Kenaikan Pajak Pertambahan Nilai (PPN) menjadi 12% di tahun 2025 mendatang membuat industri manufaktur dengan rantai pasok besar seperti otomotif mengencangkan ikat pinggangnya. Wakil Presiden Direktur PT Toyota Motor Manufacturing Indonesia (TMMIN) Bob Azam pun mengungkapkan kenaikan biaya secara menyeluruh bisa jauh lebih besar dari hanya kenaikan 1% atau 11% menjadi 12%. Pasalnya kenaikan PPN tersebut bakal membuat rantai pasok mengalami kenaikan harga.

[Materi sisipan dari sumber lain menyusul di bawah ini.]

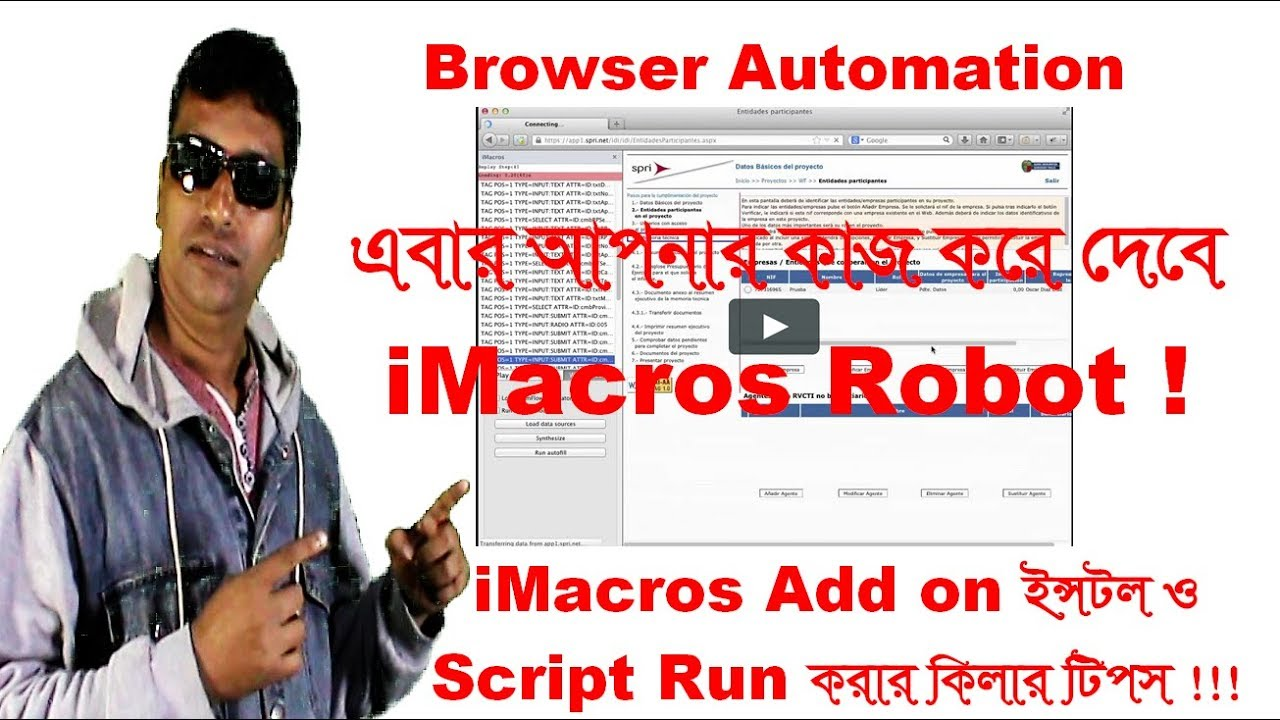 How to Automate Repetitive Tasks with imacros in firefox browser |  TechYouTube by TechYouTube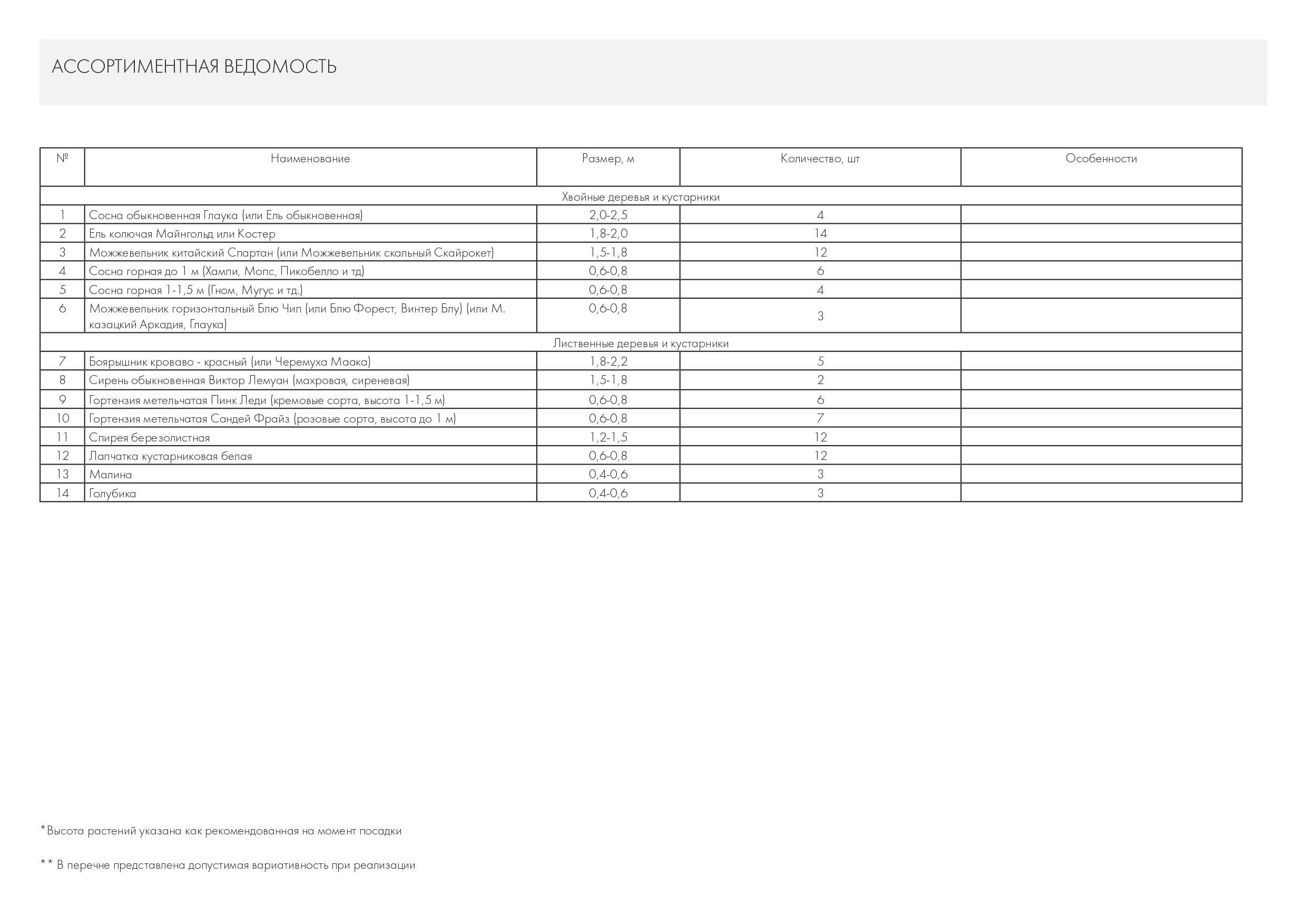 Крючково пример_page-0023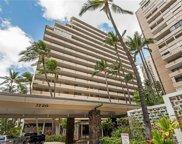 1720 Ala Moana Boulevard Unit 604A, Honolulu image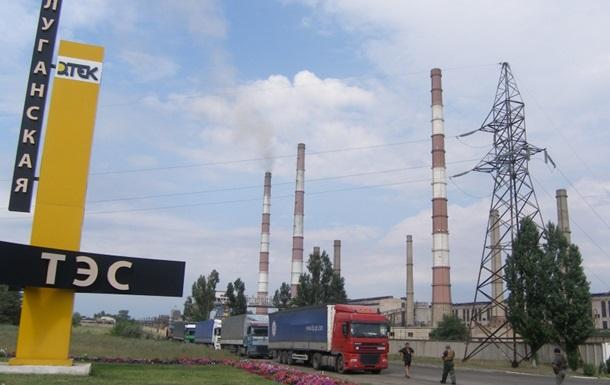 Авария на Луганской ТЭС: электроснабжение частично ограничено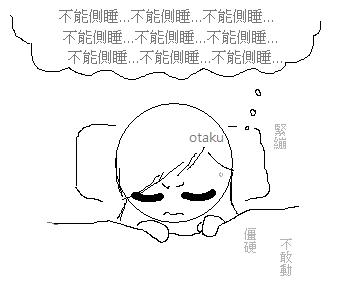 不能動.png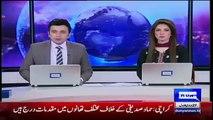 MQM Hammad Siddiqui Reached Karachi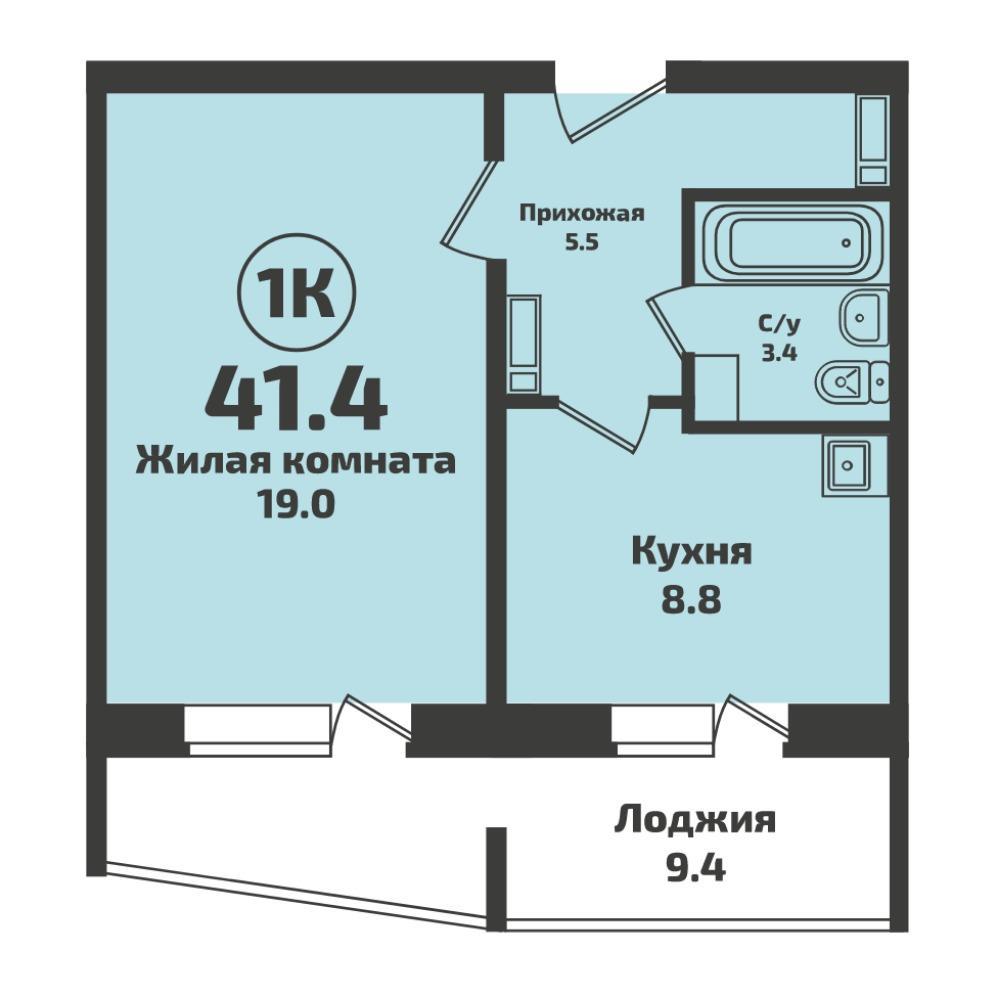 Планировка 1-комнатная площадью 41.4 м<sup>2</sup> в ЖК Родники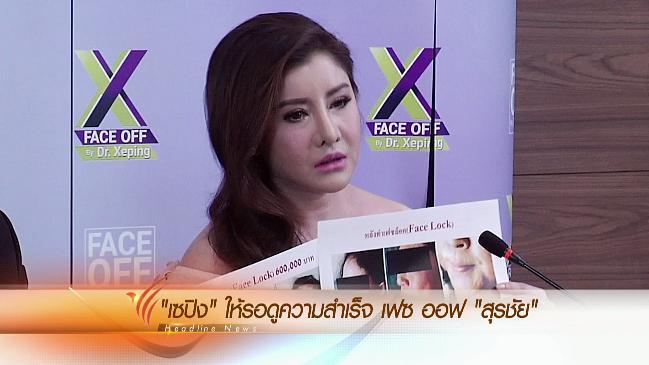 ข่าวค่ำ มิติใหม่ทั่วไทย - ประเด็นข่าว (23 ก.พ. 59)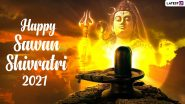 Sawan Shivratri 2021 Wishes: Best Lord Shiva Festival Greetings, Quotes, WhatsApp Messages And  HD Images To Celebrate The Auspicious Day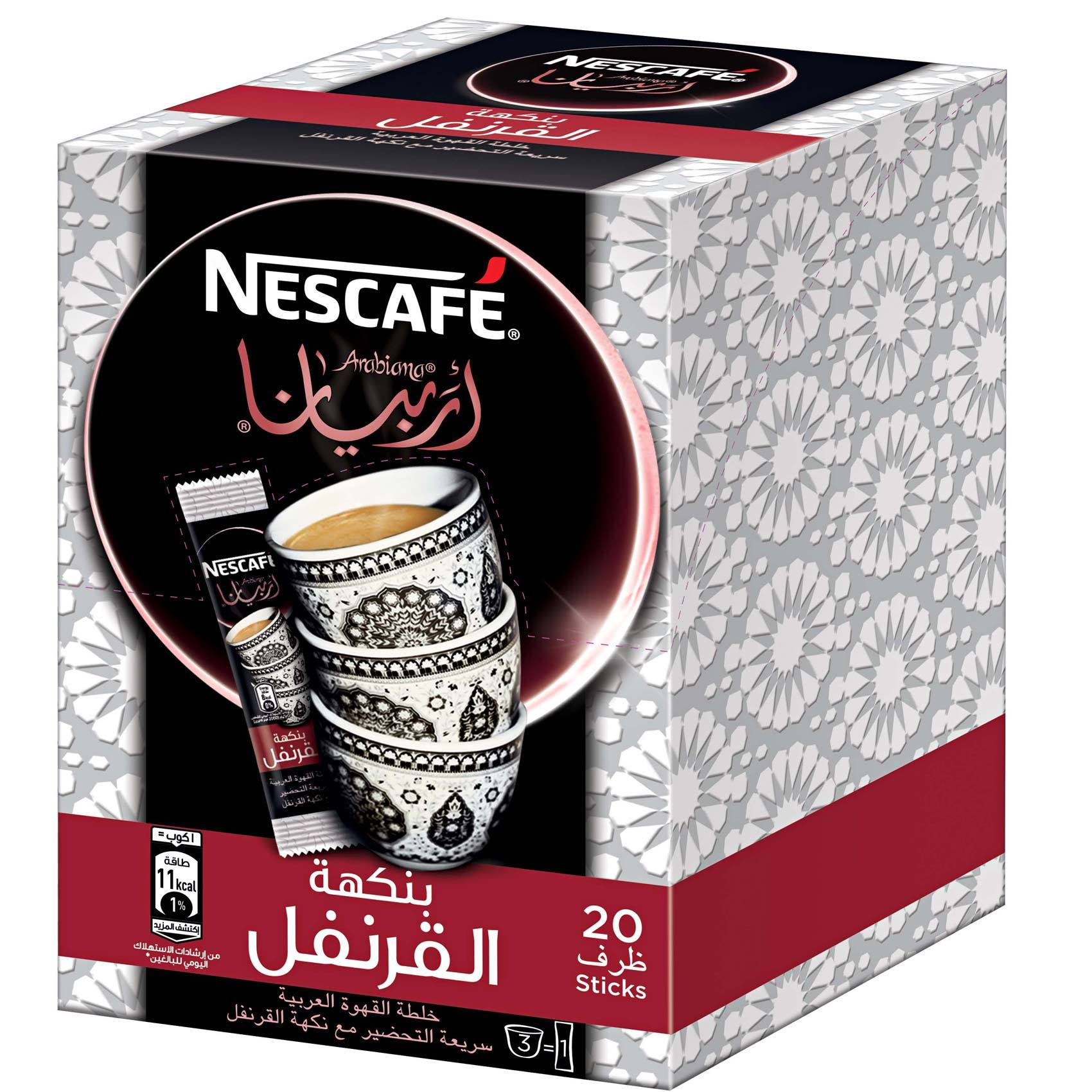 NESCAFE ARABIANA CLOVES 3GX20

“Otomotif adalah industri yang cukup dalam supply chainnya sampai kepada tier 2 dan tier 3. Jadi kalau kenaikan PPN 1%, dampak multiplier efeknya bisa lebih dari 3-5% kenaikannya, jadi jelas biaya meningkat,” katanya kepada CNBC Indonesia, Senin (18/11/2024).
Akibatnya pabrikan otomotif pun harus berpikir ulang untuk mengubah harga yang bakal diberikan kepada konsumen. Namun, keputusan itu tidak mudah mengingat banyak pabrikan baru yang masuk RI menawarkan harga kompetitif.
“Apakah itu akan di refleksikan dalam harga? Tergantung Policy masing-masing Perusahaan,” kata Bob.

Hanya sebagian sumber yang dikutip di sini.